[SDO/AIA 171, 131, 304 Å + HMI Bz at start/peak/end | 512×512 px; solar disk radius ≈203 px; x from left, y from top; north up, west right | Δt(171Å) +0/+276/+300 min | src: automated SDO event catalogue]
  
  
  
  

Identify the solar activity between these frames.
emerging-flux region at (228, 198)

○ ○ ○ ○ ○ ○ ○

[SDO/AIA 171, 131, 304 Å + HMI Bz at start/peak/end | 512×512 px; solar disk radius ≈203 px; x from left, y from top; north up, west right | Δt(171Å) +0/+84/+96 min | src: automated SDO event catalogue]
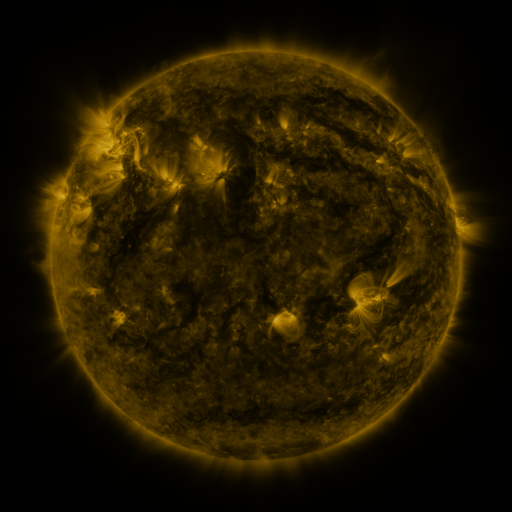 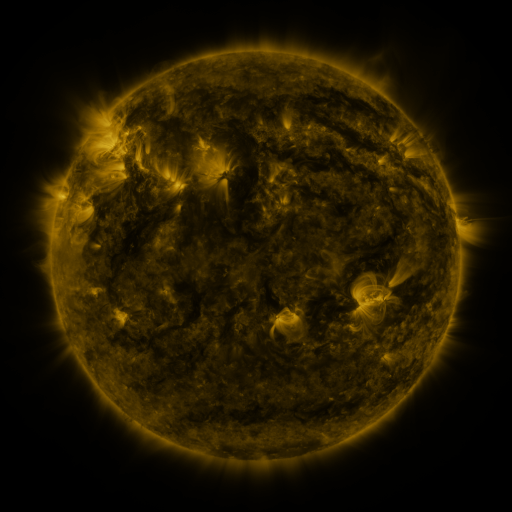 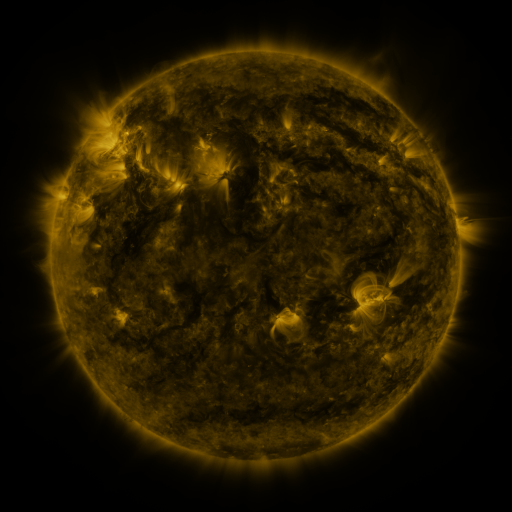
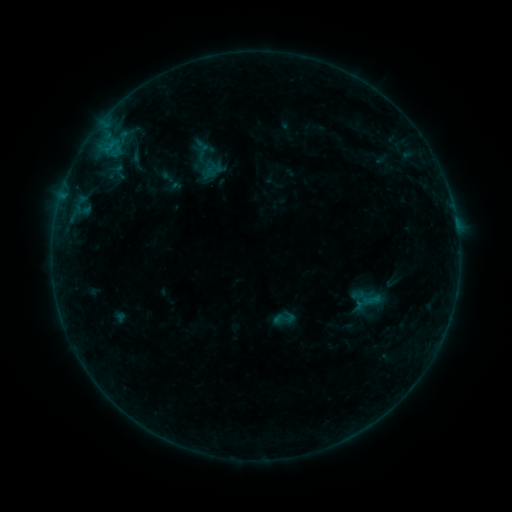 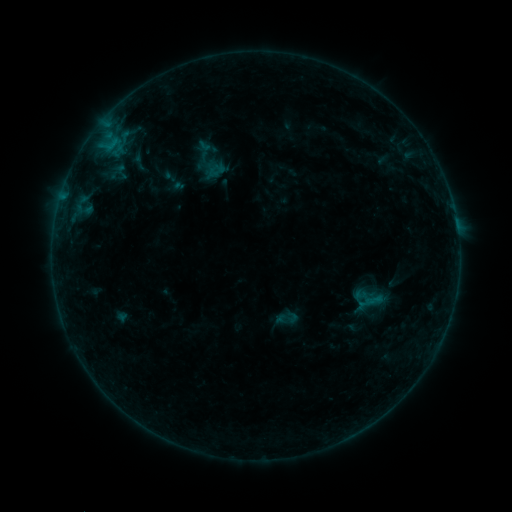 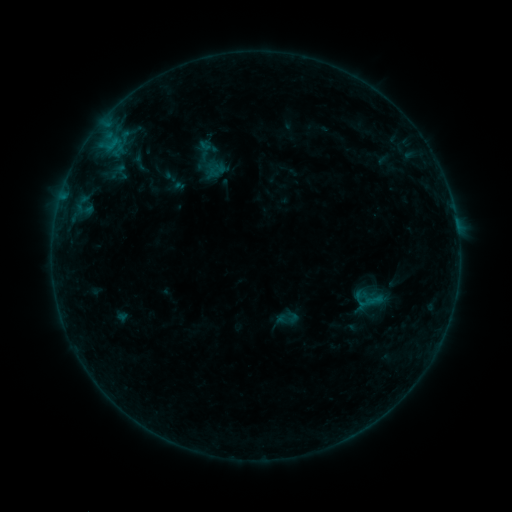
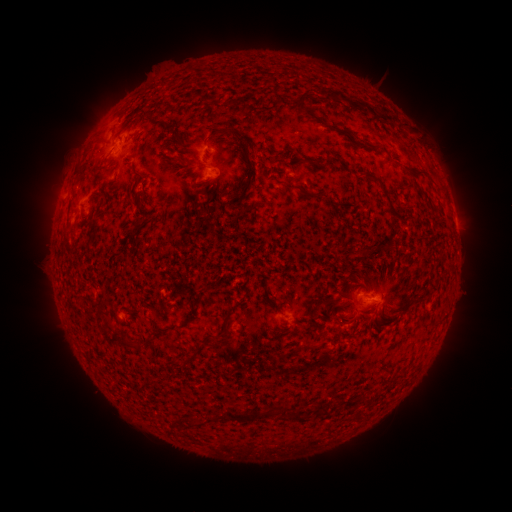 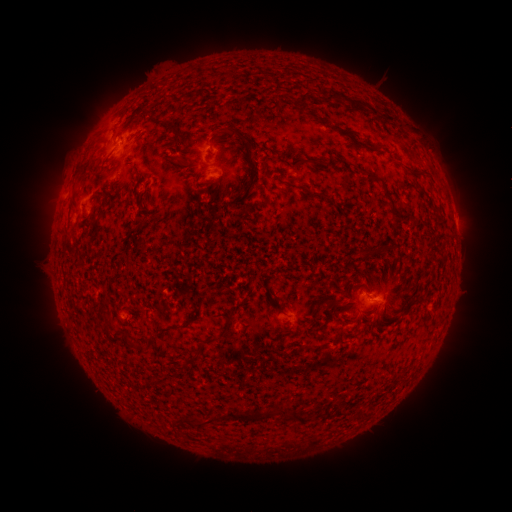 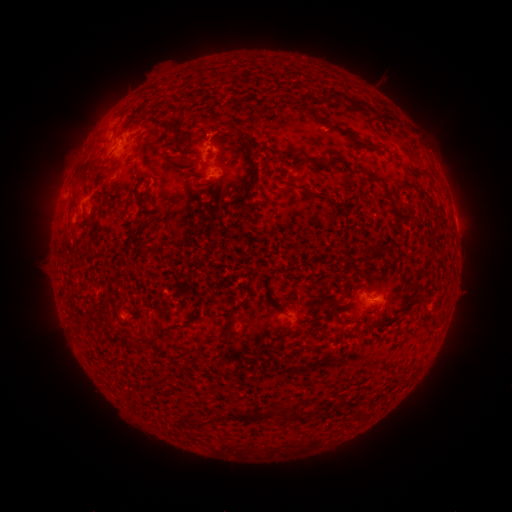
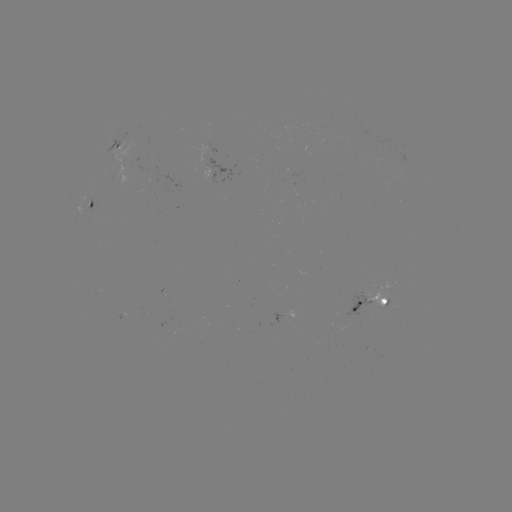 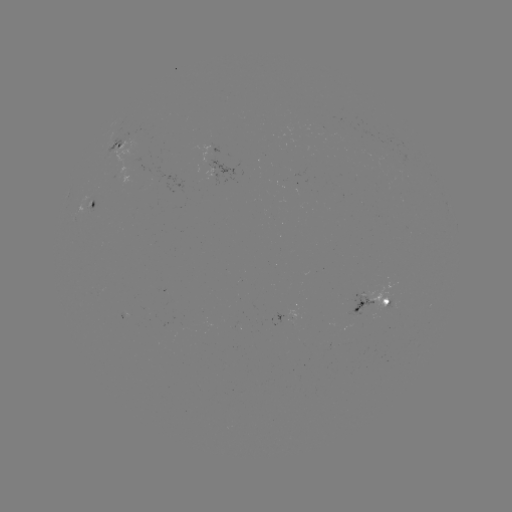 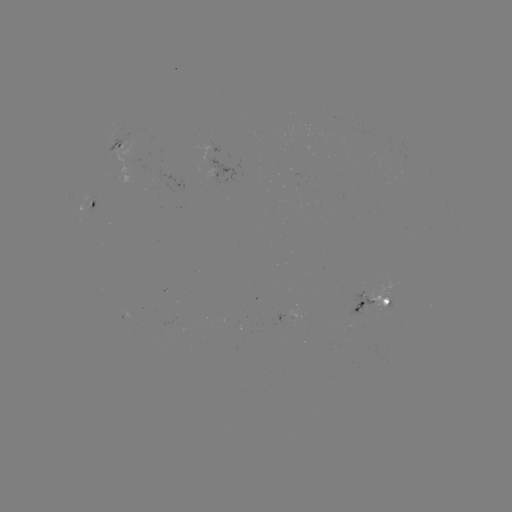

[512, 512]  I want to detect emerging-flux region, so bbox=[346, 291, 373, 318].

○ ○ ○ ○ ○ ○ ○

Activity
In the listing above, transcribe exactly everything from the line containing "Δt(171Å) +0/+276/+300 min" down to the line containing "emerging-flux region at (228, 198)", including both and nothing more.

Exercise solution
[SDO/AIA 171, 131, 304 Å + HMI Bz at start/peak/end | 512×512 px; solar disk radius ≈203 px; x from left, y from top; north up, west right | Δt(171Å) +0/+276/+300 min | src: automated SDO event catalogue]
  
  
  
  

Identify the solar activity between these frames.
emerging-flux region at (228, 198)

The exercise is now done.